Why do my mesh colors blend sometimes and sometimes not?

Hi Everyone,

at this moment i’m experimenting with vertex coloring and creating raycasts that change the color of vertices of an object. So far i’m doing quite well, but i still have one problem. Every time i use the shader and the rayvast the triangles that get hit are getting colored properly. I change the vertex color of the each of the 3 vertices of a triangle and the triangle changes color. As i would expect 2 triangles connected to each other are influenced by the same vertex so if 1 triangle is hit it will blend out its color to the triangle next to it. Sometimes however it doesn’t.

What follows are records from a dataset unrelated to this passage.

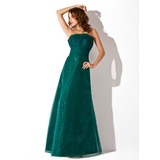A-Lijn/Prinses Scallop Neck Vloerlengte Organza Bruidsmeisjes Jurk met Roes (007001833)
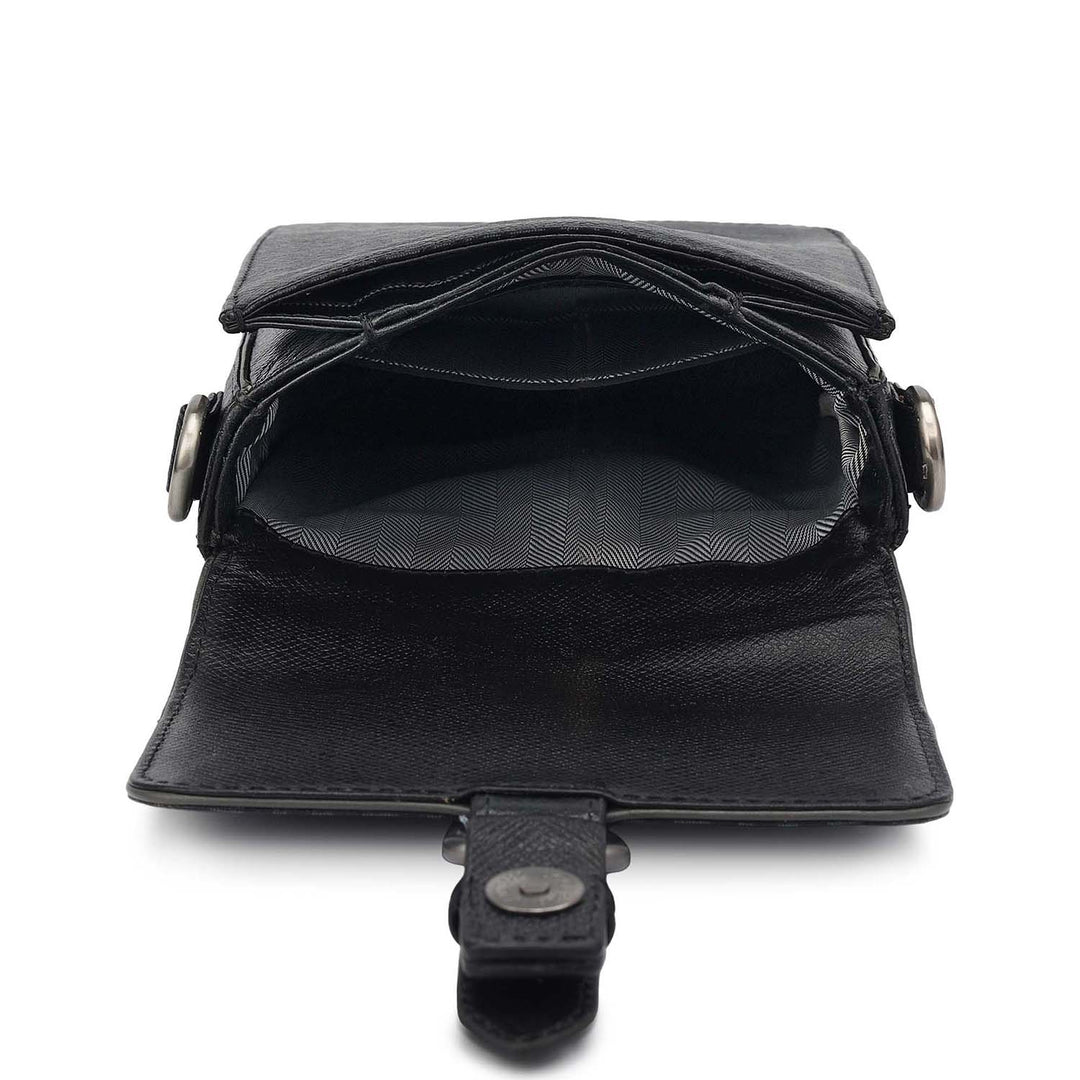 Monogram Leather Men Sling - Black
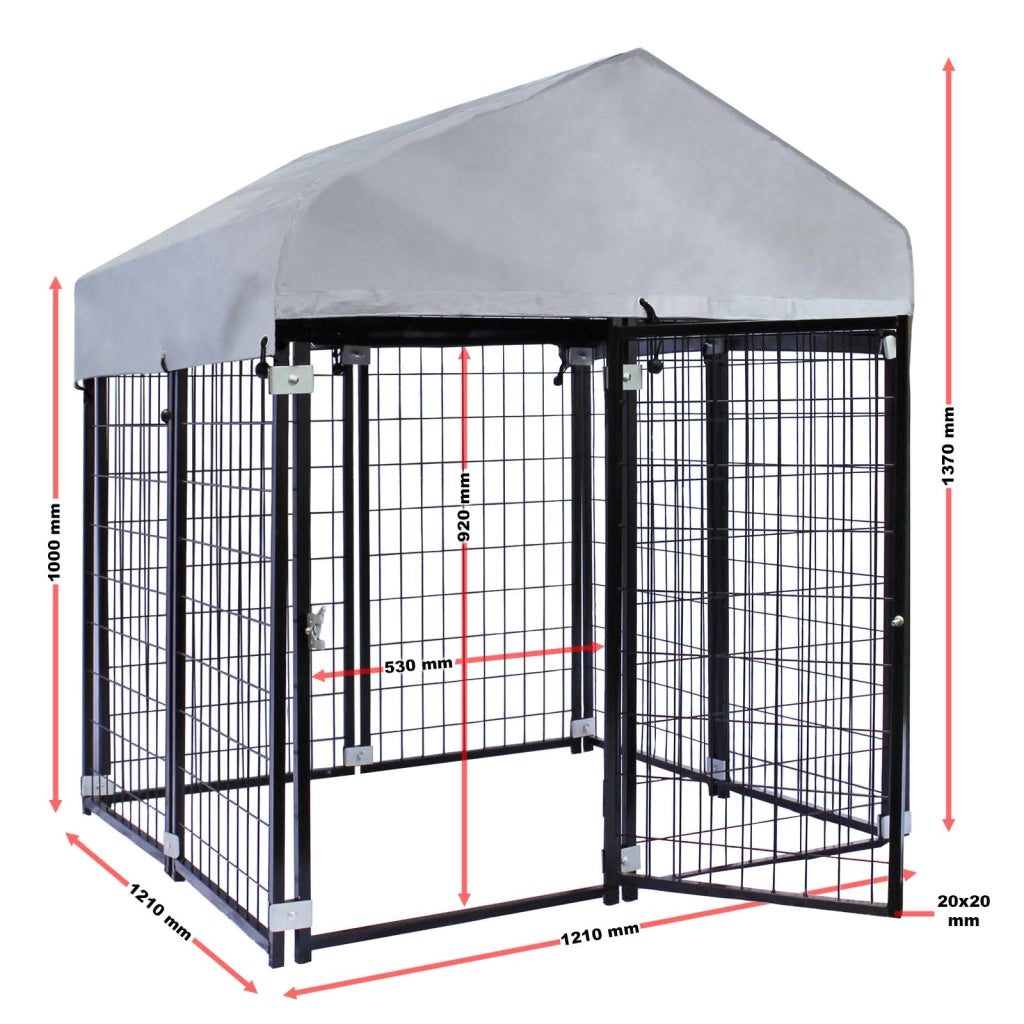 Recinto per cani in acciaio di 121x121x137cm con copertura per riparare dal sole e dalla pioggia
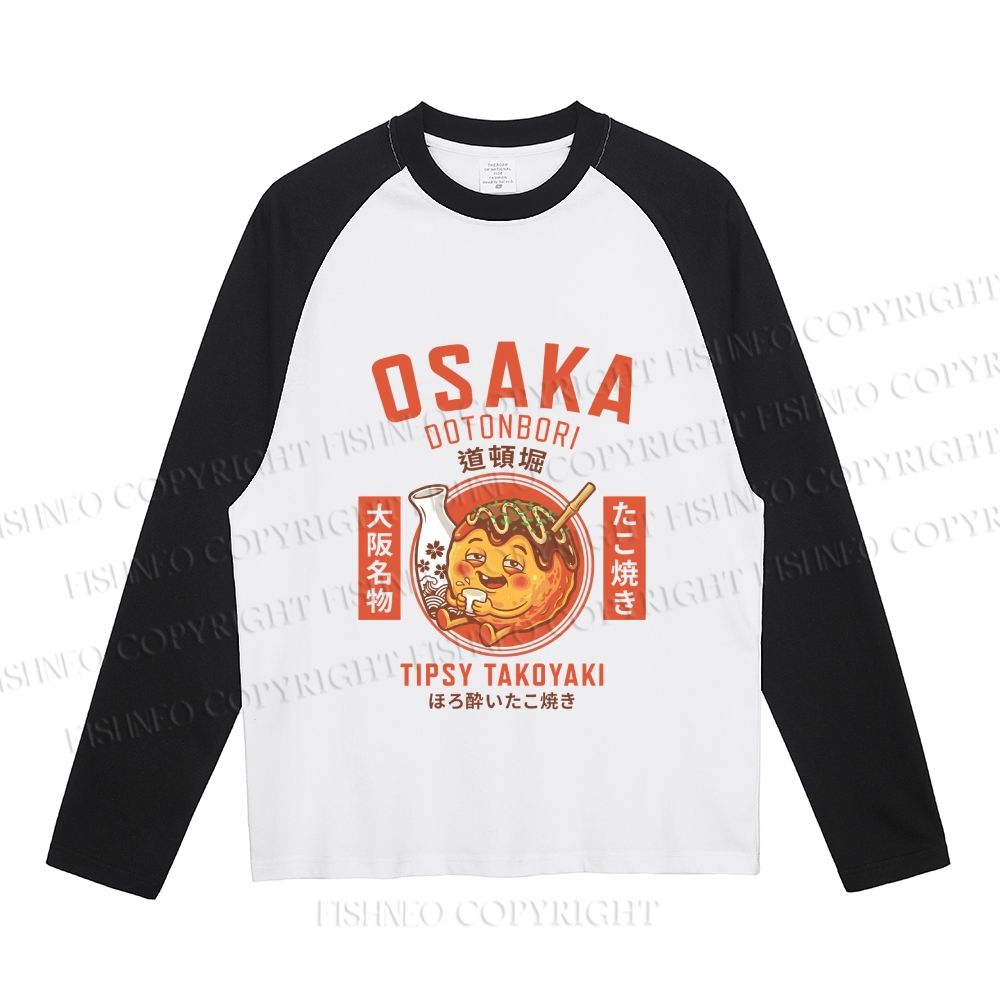 Osaka Tipsy Takoyaki Neutral Color-Blocked Raglan Long Sleeve T-shirt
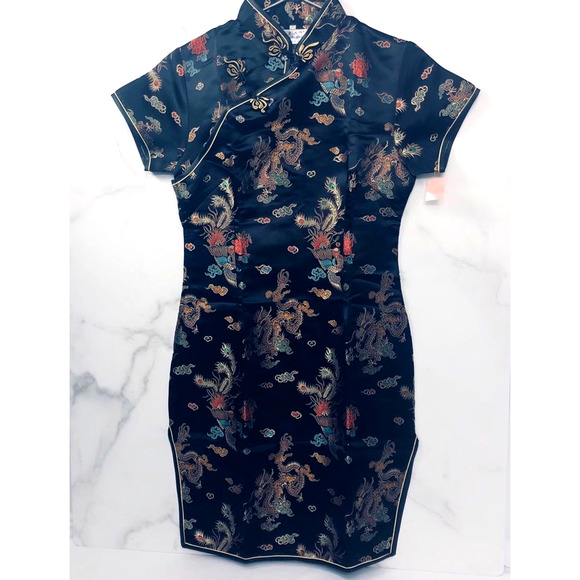 Vintage Dress Cheongsam Cocktail Black Brocade dragon gold motif sheath Lux LBD - Picture 2 of 16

In the picture below i have created an example where one can see what i mean.

At circle 1 it is clear that the top vertex has a color around bluegreen and it perfectly blends to the color blue int he vertex below. However at circle 2 the top vertex should be somewhat bluegreen as well but below the vertex it suddenly is a lot less green. Doe someone have any clues how i can fix this or where the problem comes from?

To me it looks like a problem with the mesh:

  • it either has normal smoothing issues => in this case if you have 3ds max you can apply a smoothing modifier with only one smoothing group
  • or it has a duplicate vertex somewhere and the triangles don’t share the actual same edge (there are two edges overlapped) => if you have 3ds max you can check topology using X view or the STL check modifier.

Actually pretty much any model needs some seams. Either because of vertex normals (seam required for hard edges like in a cube mesh) or because of UV seams. If the object is UV mapped you will need seams.

You can use my [UVViewer][1] to see the UV map of a mesh inside Unity. Just open the UVViewer window from the tools menu and select an object in the scene that has a MeshRenderer. Keep in mind that a mesh can even have multiple UV channels.

If you don’t need any texture / lightmapping you could theoritically create a fully shared mesh with no duplicates, but such a case is extremely rare.

As actual solution you might want to setup “vertex groups” so you can easily find the other vertices which belong to the same position. To setup such a structure you can simply use an array of a small custom class like this:

public class Vertex
{
    public int index; // a vertex index
    public Vertex next = null; // next vertex that belongs to the same group.
}

public Vertex[] vertexGroups = new Vertex[vertices.Length];

void AddVertex(int aIndex1, int aIndex2)
{
    vertexGroups[aIndex1] = new Vertex { index = aIndex2, next = vertexGroups[aIndex1]};
    var n = vertexGroups[aIndex2];
    while (n != null)
    {
        vertexGroups[n.index] = new Vertex { index = aIndex1, next = vertexGroups[n.index] };
        vertexGroups[aIndex1] = new Vertex { index = n.index, next = vertexGroups[aIndex1] };
        n = n.next;
    }
    vertexGroups[aIndex2] = new Vertex { index = aIndex1, next = vertexGroups[aIndex2]};
}

for (int i = 1; i < vertices.Length; i++)
{
    Vector3 pos = vertices*;*

for(int n = 0; n < i; n++)
{
if (vertices[n] == pos)
{
AddVertex(i, n);
break;
}
}
}
Haven’t tested that code for errors but it should work. You’ll end up with an array where each element represents a simple linked list. If the vertex is unique, the element in the “vertexGroups” array will be “null”. It’s only set to something if there are “paired” vertices. The vertexGroups element for a certain vertex index only contains the “other” vertices, not itself.
So once you setup that array in Start you can simply iterate through all paired vertices.
Say you picked the vertex with index 25. You would simply set the color of vertex 25 and in addition do this:
int index = 25;
colors[25] = YourColor;
for(var n = vertexGroups[index]; n != null; n = n.next)
colors[n.index] = YourColor;
If the vertex is a unique vertex the for loop will be skipped since n is null in that case.
This will set the color of all vertices which are at the same position.
ps: Just leave a comment if you want a more detailed description of what AddVertex does. I Thought about writing some comments, but then it just gets messy ^^.
[1]: https://dl.dropboxusercontent.com/u/7761356/UnityAnswers/Code/UVViewer.cs

Hey, guys. I encountered the same problem when using Mesh.colors array:
the color change is not smooth.


Is your problem solved? Can you share your solution? Thanks a lot :slight_smile:

I have browsed many posts and it seems that using shader instead of Mesh.color can solve this problem.